Instructions for the task
Output each line from the one that contains "6 799 Wild Horses" to the final line of the data below, exactly, and include nothing else.

Dataset records

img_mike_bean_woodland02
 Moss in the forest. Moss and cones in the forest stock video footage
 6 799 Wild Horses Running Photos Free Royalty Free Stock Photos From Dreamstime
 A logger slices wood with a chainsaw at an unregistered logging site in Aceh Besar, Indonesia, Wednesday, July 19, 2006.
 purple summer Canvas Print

Result
 6 799 Wild Horses Running Photos Free Royalty Free Stock Photos From Dreamstime
 A logger slices wood with a chainsaw at an unregistered logging site in Aceh Besar, Indonesia, Wednesday, July 19, 2006.
 purple summer Canvas Print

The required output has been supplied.